When Florida-born Orleans parish singer Benjamin Booker gets the blues, he likes to funnel its lightning-loud, Albert King–stylized classicism with a hint of the crackling garage-rock ardor of The White Stripes—that’s been a given since his 2014 self-titled debut. With “Lower”, however, Booker goes lower still to an icier sonic space, and with the help of shuddering electro-rap producer Kenny Segal he finds the fight in his cause and righteous indignation everywhere.
“Black Opps” looks at empowered African Americans of the past (and surely present) being brought down by the US government. The children at the center of “Same Kind of Lonely” are given dark context within a collage of school shooting audio clips.

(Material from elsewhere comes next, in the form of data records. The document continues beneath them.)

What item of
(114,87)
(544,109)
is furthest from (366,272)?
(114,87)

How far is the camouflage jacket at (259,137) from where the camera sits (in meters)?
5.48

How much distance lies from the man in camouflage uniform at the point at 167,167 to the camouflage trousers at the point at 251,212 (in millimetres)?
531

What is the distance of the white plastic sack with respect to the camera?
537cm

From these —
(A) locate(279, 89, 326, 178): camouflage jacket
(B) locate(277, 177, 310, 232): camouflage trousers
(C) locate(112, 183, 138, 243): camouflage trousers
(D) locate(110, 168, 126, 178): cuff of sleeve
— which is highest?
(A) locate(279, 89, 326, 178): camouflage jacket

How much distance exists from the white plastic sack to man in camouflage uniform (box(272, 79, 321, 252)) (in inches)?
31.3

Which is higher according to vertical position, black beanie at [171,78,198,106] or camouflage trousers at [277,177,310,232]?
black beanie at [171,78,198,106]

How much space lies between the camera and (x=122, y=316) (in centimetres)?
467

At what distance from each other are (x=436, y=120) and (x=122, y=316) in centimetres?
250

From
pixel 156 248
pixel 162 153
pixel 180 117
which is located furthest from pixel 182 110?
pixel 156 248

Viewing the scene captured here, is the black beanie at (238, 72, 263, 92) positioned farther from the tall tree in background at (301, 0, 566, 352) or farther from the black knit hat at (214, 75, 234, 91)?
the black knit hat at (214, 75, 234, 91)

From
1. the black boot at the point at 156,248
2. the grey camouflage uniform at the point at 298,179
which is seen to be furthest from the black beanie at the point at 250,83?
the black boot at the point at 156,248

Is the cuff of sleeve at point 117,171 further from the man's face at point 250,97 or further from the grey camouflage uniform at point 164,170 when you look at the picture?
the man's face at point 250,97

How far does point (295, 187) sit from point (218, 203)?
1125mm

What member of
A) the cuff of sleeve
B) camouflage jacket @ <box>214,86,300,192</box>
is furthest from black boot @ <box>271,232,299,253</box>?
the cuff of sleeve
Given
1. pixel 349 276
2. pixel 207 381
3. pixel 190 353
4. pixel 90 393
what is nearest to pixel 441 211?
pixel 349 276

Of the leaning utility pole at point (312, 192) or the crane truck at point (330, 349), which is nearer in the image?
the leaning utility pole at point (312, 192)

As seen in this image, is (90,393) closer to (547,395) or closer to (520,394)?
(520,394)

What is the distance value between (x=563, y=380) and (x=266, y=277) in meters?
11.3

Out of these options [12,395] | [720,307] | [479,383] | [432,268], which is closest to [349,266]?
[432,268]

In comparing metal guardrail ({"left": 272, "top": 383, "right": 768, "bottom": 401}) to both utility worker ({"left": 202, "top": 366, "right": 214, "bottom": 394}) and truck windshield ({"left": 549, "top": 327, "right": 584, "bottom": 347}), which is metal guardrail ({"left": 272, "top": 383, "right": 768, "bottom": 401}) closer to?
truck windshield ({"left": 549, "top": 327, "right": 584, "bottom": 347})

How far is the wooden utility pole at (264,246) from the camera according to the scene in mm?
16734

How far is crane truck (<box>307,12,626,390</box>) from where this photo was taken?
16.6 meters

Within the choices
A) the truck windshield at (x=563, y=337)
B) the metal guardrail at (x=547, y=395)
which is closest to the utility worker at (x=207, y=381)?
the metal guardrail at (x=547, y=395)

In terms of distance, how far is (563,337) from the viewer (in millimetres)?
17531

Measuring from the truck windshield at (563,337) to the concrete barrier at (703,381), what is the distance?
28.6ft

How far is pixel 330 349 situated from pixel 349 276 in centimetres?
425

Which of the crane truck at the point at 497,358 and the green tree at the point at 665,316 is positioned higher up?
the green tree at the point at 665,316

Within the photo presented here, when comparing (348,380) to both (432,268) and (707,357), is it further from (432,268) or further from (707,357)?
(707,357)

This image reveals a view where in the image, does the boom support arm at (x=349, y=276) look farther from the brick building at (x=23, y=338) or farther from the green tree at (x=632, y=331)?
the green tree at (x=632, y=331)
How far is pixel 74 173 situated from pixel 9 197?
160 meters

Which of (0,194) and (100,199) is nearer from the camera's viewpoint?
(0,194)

Those less fortunates brought to heel by addiction and homelessness are given light and hope, even if they have to claw their way through the darkness to get there. “I see the way they talk about people on this side of town,” a bruised Booker intones on “LWA in the Trailer Park,” a moment not unlike King’s “Born Under a Bad Sign.” Maybe “Lower” is a lot to take in all at once, and maybe Booker’s third album isn’t an obvious choice for one of the best of 2025, as it seems from another time—long before January.
Either way, “Lower” lingers like a haunting refrain and the darkest of nu-politics screeds.